A satellite 575 km above the earth’s surface transmits sinusoidal electromagnetic waves of frequency 92.4 MHz uniformly in all directions, with a power of 25.0 kW. (a) What is the intensity of these waves as they reach a receiver at the surface of the earth directly below the satellite? (b) What are the amplitudes of the electric and magnetic fields at the receiver? (c) If the receiver has a totally absorbing panel measuring 15.0 cm by 40.0 cm oriented with its plane perpendicular to the direction the waves travel, what average force do these waves exert on the panel? Is this force large enough to cause significant effects?

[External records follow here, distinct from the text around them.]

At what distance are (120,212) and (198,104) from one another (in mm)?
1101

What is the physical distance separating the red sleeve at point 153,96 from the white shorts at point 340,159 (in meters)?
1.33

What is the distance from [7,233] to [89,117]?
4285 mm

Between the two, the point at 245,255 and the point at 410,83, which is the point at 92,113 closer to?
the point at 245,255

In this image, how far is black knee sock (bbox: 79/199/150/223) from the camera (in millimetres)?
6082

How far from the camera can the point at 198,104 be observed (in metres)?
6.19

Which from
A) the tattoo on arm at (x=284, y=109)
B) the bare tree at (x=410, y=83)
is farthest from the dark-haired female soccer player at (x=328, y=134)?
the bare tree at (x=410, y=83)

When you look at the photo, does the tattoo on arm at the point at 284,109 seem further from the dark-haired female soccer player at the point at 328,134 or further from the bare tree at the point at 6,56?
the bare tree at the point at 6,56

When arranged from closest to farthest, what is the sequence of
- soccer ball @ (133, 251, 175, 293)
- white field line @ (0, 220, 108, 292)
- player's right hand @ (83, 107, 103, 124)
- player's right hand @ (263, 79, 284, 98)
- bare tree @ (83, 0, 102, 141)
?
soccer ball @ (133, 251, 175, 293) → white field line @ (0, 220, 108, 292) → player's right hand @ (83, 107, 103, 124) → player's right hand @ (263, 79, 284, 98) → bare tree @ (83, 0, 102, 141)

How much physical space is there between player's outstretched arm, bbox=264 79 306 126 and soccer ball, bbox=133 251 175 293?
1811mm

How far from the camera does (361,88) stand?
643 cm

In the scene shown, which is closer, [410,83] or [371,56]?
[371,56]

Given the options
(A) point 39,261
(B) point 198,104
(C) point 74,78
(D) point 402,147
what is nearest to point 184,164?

The intensity I is proportional to ${\mathrm{E}}_{\max }^2$and it represents the incident power P per area A is given as $\mathrm{l}=\frac{\mathrm{P}}{\mathrm{A}}$The intensity of a sinusoidal electromagnetic wave in vacuum is related to the electric-field amplitude E the amplitude of magnetic field B and it is given by equation in the form $\mathrm{l}=\frac{1}{2}{\mathrm{\epsilon }}_0{\mathrm{cE}}_{\max }^2$Where ${\mathrm{\epsilon }}_0$is the electric constant, c is the speed of light

The radius represents the distance from the satellite to the Earth r=$575\times {10}^3\mathrm{m}$. So, the area of the is calculated by$\mathrm{A}=4{\mathrm{\pi r}}^2=4\mathrm{\pi }{\left(575\times {10}^3\mathrm{m}\right)}^2=4.15\times {10}^{12}{\mathrm{m}}^2$

Substitute the values in equation $\mathrm{I}=\frac{\mathrm{P}}{\mathrm{A}}$we have,

$\mathrm{I}=\frac{\mathrm{P}}{\mathrm{A}}=\frac{25\times {10}^3\mathrm{W}}{4.15\times {10}^{12}{\mathrm{m}}^2}=6.02\times {10}^{-9}\mathrm{W}/{\mathrm{m}}^2$

The intensity of a sinusoidal electromagnetic wave in vacuum is given as$\mathrm{I}=\frac{1}{2}{\mathrm{\epsilon }}_0{\mathrm{cE}}_{\max }^2$which can be written as ${\mathrm{E}}_{\max }=\sqrt{\frac{2\mathrm{l}}{{\mathrm{\epsilon }}_0\mathrm{c}}}$Substitute the values in equation we have

$$\begin{gathered} {\mathrm{E}}_{\max }=\sqrt{\frac{2\left(6.02\times {10}^{-9}\mathrm{W}/{\mathrm{m}}^2\right)}{8.85\times {10}^{-12}{\mathrm{C}}^2/{\mathrm{Nm}}^2\times 3\times {10}^8\mathrm{m}/\mathrm{s}}} \\ =2.12\times {10}^{-3}\mathrm{V}/\mathrm{m} \end{gathered}$$

The maximum electric field is related to the maximum magnetic field and the relationship between both of them is given by equation ${\mathrm{B}}_{\max }=\frac{{\mathrm{E}}_{\max }}{\mathrm{c}}$Substitute the values in equation we have

${\mathrm{B}}_{\max }=\frac{2.12\times {10}^{-3}\mathrm{V}/\mathrm{m}}{3\times {10}^8\mathrm{m}/\mathrm{s}}=7.07\times {10}^{-12}\mathrm{T}$

The wave exerts an average force F per unit area and this is the radiation pressure Prad and it is the average value of dp/dt divided by the area. So, the radiation pressure of the wave that totally absorbed is given by equation ${\mathrm{p}}_{\mathrm{rad}}=\frac{\mathrm{I}}{\mathrm{c}}$Substitute the values in equation we have

$$\begin{gathered} {\mathrm{p}}_{\mathrm{rad}}=\frac{\left(6.02\times {10}^{-9}\mathrm{W}/{\mathrm{m}}^2\right)}{3\times {10}^8\mathrm{m}/\mathrm{s}}=2\times {10}^{-17}\mathrm{Pa} \\ \mathrm{F}={\mathrm{p}}_{\mathrm{rad}}\mathrm{A}=\left(2\times {10}^{-17}\mathrm{Pa}\right)\left(0.15\mathrm{m}\times 0.40\mathrm{m}\right)=12\times {10}^{-10}\mathrm{N} \end{gathered}$$